**TASK ITEM**
Please keep to the lines below from the one with "resting: 7%" through the one with "common name: elk", and restate them word for word, ends included.

EXERCISE DATA: Begin

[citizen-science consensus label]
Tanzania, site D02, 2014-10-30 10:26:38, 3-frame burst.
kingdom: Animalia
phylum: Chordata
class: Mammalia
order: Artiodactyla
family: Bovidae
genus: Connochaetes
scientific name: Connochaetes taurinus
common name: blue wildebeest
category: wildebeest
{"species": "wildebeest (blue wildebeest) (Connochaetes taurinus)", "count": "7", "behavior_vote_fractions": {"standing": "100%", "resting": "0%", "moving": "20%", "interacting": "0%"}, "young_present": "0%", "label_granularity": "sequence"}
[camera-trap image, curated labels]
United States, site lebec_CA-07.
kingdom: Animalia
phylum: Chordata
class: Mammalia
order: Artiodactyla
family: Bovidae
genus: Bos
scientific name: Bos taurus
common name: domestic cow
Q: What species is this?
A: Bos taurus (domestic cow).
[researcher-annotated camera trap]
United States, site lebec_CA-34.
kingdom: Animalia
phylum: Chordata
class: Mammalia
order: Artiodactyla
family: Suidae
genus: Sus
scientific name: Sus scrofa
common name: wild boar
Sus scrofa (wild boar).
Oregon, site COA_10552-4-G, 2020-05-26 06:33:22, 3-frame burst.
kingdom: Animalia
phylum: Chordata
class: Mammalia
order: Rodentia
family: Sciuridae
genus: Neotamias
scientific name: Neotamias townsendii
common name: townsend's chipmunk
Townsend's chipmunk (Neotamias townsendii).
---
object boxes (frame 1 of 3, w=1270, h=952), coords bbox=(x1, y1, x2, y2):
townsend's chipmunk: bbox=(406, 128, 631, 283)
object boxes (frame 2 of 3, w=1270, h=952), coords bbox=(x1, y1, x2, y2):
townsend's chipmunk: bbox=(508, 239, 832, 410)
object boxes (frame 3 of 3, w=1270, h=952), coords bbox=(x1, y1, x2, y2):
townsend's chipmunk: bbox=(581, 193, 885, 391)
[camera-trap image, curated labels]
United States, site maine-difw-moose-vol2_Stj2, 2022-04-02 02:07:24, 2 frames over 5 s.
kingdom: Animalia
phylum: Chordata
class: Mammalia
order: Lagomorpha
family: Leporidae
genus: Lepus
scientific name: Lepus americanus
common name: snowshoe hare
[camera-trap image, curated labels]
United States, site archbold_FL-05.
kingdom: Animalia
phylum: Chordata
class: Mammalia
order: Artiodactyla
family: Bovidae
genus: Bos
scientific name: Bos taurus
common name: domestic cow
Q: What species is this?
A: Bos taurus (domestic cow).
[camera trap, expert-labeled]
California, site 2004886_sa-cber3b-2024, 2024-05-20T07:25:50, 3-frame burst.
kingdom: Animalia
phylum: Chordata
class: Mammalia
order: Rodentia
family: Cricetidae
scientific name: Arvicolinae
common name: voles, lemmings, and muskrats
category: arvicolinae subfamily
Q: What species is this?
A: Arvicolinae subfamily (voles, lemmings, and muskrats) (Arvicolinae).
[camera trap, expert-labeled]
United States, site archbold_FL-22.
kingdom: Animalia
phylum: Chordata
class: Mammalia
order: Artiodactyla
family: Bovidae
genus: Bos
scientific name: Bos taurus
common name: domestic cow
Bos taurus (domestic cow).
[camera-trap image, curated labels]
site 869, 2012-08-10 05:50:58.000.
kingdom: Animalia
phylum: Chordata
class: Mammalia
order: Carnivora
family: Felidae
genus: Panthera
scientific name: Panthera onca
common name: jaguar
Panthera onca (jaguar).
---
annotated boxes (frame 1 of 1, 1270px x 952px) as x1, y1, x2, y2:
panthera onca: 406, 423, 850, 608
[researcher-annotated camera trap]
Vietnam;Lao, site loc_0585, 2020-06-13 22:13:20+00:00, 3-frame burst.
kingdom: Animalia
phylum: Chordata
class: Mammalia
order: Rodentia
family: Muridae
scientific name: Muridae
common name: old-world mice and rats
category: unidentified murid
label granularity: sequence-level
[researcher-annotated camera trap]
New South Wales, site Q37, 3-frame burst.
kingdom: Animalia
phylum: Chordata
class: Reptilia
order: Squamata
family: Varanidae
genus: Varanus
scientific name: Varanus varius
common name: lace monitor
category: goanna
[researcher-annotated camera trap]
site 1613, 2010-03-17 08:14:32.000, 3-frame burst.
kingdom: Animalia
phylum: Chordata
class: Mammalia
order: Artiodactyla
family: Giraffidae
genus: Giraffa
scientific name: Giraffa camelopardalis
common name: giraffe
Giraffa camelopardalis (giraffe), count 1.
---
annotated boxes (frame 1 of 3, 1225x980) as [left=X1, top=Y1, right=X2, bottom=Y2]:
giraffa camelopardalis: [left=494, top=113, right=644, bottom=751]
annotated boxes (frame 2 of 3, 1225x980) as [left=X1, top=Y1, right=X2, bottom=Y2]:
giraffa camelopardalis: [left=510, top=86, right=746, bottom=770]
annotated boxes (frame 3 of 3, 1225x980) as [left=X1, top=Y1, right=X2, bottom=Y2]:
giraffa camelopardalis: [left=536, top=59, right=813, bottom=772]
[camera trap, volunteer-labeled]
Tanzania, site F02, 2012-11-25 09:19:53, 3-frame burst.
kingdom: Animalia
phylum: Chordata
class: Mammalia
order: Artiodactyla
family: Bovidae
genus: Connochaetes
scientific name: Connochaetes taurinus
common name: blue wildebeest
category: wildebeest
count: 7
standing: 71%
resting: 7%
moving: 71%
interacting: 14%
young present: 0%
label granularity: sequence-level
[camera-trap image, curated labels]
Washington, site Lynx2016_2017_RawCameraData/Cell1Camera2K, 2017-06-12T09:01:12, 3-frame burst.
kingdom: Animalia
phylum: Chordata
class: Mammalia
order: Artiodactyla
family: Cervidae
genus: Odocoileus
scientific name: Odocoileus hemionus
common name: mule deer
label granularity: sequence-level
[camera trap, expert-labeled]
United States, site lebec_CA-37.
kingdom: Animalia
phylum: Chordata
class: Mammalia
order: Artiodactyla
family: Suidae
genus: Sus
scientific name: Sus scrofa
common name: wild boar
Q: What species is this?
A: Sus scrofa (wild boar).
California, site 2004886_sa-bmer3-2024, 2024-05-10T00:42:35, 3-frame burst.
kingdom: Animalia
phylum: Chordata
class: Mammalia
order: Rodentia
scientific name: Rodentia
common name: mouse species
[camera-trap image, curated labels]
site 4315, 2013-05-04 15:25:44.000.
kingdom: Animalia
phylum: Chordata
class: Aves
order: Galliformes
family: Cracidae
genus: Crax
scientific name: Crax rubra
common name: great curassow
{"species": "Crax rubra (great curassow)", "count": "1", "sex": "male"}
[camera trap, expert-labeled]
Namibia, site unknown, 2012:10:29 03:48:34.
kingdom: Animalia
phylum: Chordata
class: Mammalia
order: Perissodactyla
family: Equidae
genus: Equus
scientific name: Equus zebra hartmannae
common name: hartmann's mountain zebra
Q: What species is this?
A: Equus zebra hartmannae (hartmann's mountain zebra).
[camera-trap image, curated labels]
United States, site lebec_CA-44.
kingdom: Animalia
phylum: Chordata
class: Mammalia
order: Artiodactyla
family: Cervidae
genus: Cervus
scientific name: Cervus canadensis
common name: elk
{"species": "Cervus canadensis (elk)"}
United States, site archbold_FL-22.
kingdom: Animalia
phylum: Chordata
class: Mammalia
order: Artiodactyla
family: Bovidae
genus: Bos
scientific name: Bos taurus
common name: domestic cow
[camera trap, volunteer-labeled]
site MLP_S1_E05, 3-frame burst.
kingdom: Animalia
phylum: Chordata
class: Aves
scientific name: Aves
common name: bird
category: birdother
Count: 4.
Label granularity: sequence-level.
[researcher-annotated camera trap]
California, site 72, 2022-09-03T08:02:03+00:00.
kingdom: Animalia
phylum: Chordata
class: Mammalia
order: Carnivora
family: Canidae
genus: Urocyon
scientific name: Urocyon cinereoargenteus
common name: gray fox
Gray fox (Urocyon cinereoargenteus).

EXERCISE DATA: End

**TASK RESPONSE**
resting: 7%
moving: 71%
interacting: 14%
young present: 0%
label granularity: sequence-level
[camera-trap image, curated labels]
Washington, site Lynx2016_2017_RawCameraData/Cell1Camera2K, 2017-06-12T09:01:12, 3-frame burst.
kingdom: Animalia
phylum: Chordata
class: Mammalia
order: Artiodactyla
family: Cervidae
genus: Odocoileus
scientific name: Odocoileus hemionus
common name: mule deer
label granularity: sequence-level
[camera trap, expert-labeled]
United States, site lebec_CA-37.
kingdom: Animalia
phylum: Chordata
class: Mammalia
order: Artiodactyla
family: Suidae
genus: Sus
scientific name: Sus scrofa
common name: wild boar
Q: What species is this?
A: Sus scrofa (wild boar).
California, site 2004886_sa-bmer3-2024, 2024-05-10T00:42:35, 3-frame burst.
kingdom: Animalia
phylum: Chordata
class: Mammalia
order: Rodentia
scientific name: Rodentia
common name: mouse species
[camera-trap image, curated labels]
site 4315, 2013-05-04 15:25:44.000.
kingdom: Animalia
phylum: Chordata
class: Aves
order: Galliformes
family: Cracidae
genus: Crax
scientific name: Crax rubra
common name: great curassow
{"species": "Crax rubra (great curassow)", "count": "1", "sex": "male"}
[camera trap, expert-labeled]
Namibia, site unknown, 2012:10:29 03:48:34.
kingdom: Animalia
phylum: Chordata
class: Mammalia
order: Perissodactyla
family: Equidae
genus: Equus
scientific name: Equus zebra hartmannae
common name: hartmann's mountain zebra
Q: What species is this?
A: Equus zebra hartmannae (hartmann's mountain zebra).
[camera-trap image, curated labels]
United States, site lebec_CA-44.
kingdom: Animalia
phylum: Chordata
class: Mammalia
order: Artiodactyla
family: Cervidae
genus: Cervus
scientific name: Cervus canadensis
common name: elk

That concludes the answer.